痛みを感じる人間。だからこそ起こせる奇跡というものもある・・・!!

亡者の顔で埋めつくされた曼荼羅の空間。
その空間で無敵を誇るアタバクであるが、その亡者たちに異変が生じる。
なんと亡者たちが一斉に釈迦如来の真言を唱え始めたのだ!!
ナウマク・サマンダボダナン・バク。ナウマク・サマンダボダナン・バク・・・

既に取り込み終えて同一であるはずの亡者のこの行動に驚き戸惑うアタバク。
私の意にそぐわぬことはやめろ!!私はお前たちの宇宙ぞ!!!と吠える。が――

そんなこと・・・ここにいる誰も認めてなんかいねェよ!

そう告げるのは・・・アヒンサー!!
曼荼羅から1人抜け出していたらしい。そしてその身を以てアスミタを庇ったらしい。
感覚を破壊され、無に帰したはずのアスミタはまだ存在している。それはアヒンサーが己の感覚を身代わりにしたためだ。

アスミタ。なぁアスミタ。
なんだかんだ言ってお前は人のこと考えてくれてる。いつもすまし顔のくせしてこんなになってくれる。
皆お前を死なせたくないって言ってる。・・・って言っても皆地獄に落ちるような罰当たりばっかだけどな。
だけど俺たちはあいつよりお前の真理に賭けるぜ。どうしてなんだと思う?
それは、お前が俺たちのために泣ける奴だからだよ

そう告げて、感覚が破壊されたためか消え去るアヒンサー。
言葉を受け取ったアスミタは痛みと哀しみに涙を流し、そして結跏趺坐の構えを取る。
今になってその構えを取るとは一体!?

勿論説法をするためよ。この場に集う数多の魂たちのためにな!!

真言を唱え続ける亡者たちに向けて説法を行うと言い出すアスミタ。
アタバクは今更お前の説法如きでは救えぬ下等な奴らよ!!!と吠える。
しかしアスミタはこう返す。私は誰も救えんよ、と。

救いや悟りは結局個人的な追及の果てにしかない。それほど多くのものが我々の内にあるのだ。
喜び然り哀しみ然り。己の中に宇宙があり、己が宇宙と一つなのだ
それは決して奪い独占できるものではない!!!アタバク!!お前のこの邪悪な宇宙は破壊されるべきよ!!!

> [課題 A]
抜粋テキストに登場し、自ら言葉を発する人物の名前を、登場順にすべて挙げてください。

> [記録データ]
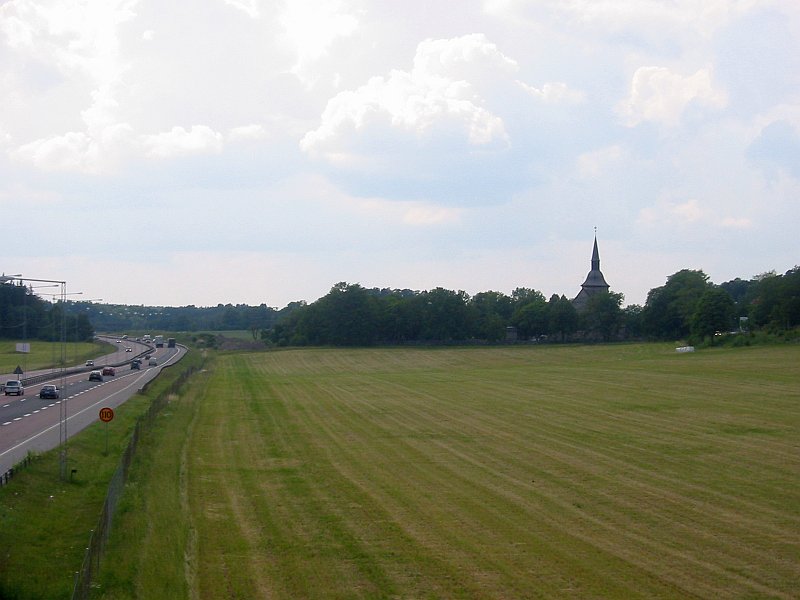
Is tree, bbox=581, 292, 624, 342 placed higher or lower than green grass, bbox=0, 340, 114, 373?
==
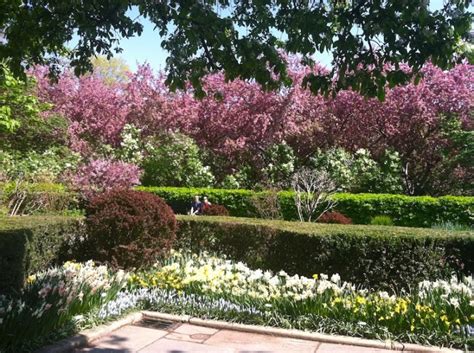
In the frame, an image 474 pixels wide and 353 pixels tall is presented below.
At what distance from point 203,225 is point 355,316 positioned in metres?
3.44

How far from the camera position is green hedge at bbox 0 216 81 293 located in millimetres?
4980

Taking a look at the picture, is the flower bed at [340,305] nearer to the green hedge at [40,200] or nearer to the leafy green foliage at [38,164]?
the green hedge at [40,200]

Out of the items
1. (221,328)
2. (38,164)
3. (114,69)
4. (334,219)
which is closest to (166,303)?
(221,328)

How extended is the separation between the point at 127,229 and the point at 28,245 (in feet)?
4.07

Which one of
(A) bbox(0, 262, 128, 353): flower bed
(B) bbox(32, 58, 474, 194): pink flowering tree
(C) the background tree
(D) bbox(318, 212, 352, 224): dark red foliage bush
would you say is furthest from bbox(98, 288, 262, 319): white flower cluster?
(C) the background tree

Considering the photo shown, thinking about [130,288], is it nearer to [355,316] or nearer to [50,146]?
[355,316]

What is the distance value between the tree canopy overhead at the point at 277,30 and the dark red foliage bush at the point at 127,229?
==
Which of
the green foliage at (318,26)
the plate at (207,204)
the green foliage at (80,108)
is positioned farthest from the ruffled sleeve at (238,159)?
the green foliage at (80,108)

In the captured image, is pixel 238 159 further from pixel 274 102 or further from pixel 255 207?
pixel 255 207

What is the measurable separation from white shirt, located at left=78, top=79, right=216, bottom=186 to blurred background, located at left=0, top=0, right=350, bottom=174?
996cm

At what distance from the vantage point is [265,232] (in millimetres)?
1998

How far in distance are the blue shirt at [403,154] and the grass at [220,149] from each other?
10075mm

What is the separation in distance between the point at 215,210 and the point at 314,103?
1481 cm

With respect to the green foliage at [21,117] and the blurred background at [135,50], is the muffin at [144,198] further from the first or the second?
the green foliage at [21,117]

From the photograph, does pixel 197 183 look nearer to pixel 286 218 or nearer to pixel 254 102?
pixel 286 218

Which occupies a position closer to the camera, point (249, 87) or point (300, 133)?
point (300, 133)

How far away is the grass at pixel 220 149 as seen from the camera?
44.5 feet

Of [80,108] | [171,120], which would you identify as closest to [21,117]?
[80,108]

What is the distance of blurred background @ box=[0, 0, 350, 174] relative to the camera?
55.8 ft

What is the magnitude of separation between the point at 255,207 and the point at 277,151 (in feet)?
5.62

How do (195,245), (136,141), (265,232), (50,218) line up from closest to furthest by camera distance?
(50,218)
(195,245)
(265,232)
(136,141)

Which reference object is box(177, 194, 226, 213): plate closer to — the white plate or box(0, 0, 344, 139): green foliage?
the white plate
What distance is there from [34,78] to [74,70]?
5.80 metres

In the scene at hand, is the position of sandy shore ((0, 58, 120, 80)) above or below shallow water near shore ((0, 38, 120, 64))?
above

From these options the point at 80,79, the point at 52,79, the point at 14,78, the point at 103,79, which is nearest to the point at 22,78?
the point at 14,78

> [課題 B]
記録データから、文字列「image」を含む行をすべて抜き出してください。

> [解答 A]
アタバク
アヒンサー
アスミタ

> [解答 B]
In the frame, an image 474 pixels wide and 353 pixels tall is presented below.
In the captured image, is pixel 238 159 further from pixel 274 102 or further from pixel 255 207?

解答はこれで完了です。